That, in turn, opens up a space for watchdog groups and consumer pressure. This past April, the nonprofit Amazon Watch released a report called “Complicity in Destruction: How Northern Consumers and Financiers Enable Bolsonaro’s Assault on the Brazilian Amazon,” naming specific companies with ties to illegal deforestation. Immediately after it was released, a small acai importing company released a statement saying they were ending their relationship with a supplier the report had identified, Moira Birss, one of the report’s co-authors, told me. The company, ACAI GmbH, defended their products as “clean” in a statement but said they no longer had ties to Argus Comercio e Exportação de Alimentos, a Brazilian company that the Amazon Watch report said had been fined thousands of dollars for illegal deforestation.
This kind of corporate influence from abroad, of course, could be accused of interfering in Brazilian affairs, much as Bolsonaro accused when the Group of 7 offered a $22 million aid package to help stop the fires. And in an ideal world, such international scrutiny, whether from the United Nations or from corporations and the court of public opinion, would be applied equally, Viola pointed out: to countries like the United States, too, for insufficient action on carbon emissions. That may not be something large corporations, many of them headquartered in these other countries, and benefiting either directly or indirectly from their environmental policies, are best placed to do. But that very same drawback makes such companies susceptible to activists in their own communities.
“When we see the fires in a far-off place, we might feel devastated, but we can’t vote in Brazil or go protest at Bolsonaro’s house,” Birss said. “But we actually can have an impact because some of the key actors here are headquartered in our own countries and, in some cases, in our own cities and towns. We can use this information, this knowledge to directly pressure those actors.” Birss suggested writing letters or making phone calls to large companies like BlackRock, which Amazon Watch has accused of being one of the world’s largest investors in deforestation.
Even back in 2015 as the Sustainable Development Goals were adopted, those involved knew government commitments could only accomplish so much. “They also acknowledged that implementing the ambition in the 2030 agenda and the sustainable development goals would demand the partnership, the active engagement, and participation of all the other sectors of the society,” Costa said.

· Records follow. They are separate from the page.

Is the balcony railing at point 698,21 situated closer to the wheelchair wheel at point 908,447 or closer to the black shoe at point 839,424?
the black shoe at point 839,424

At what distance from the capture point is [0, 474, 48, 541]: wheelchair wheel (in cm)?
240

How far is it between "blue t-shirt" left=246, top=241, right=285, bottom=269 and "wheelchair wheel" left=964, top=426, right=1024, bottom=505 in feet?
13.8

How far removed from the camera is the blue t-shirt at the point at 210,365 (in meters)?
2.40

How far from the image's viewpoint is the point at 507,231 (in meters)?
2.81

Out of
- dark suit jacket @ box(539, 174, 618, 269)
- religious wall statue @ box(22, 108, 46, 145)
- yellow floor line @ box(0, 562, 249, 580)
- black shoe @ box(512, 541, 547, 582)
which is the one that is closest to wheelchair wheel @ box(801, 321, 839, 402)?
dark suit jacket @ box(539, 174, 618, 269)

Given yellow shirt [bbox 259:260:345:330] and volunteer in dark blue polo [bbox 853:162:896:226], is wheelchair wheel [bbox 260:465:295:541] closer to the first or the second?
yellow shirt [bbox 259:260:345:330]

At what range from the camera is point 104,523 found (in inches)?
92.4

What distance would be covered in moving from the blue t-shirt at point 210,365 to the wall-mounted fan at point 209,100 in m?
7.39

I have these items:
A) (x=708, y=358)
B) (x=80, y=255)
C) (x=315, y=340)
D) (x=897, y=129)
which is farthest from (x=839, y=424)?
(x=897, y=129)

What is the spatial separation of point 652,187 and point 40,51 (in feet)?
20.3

With key states like Brazil now pulling back from the 2030 agenda, those “other sectors of the society” may have an even larger role to play than originally predicted. Corporations in particular can transcend national boundaries, and are at least somewhat responsive to consumer pressure. They could yet provide a way around intransigent governments—an interesting turn of events for groups more accustomed to being environmental villains than champions.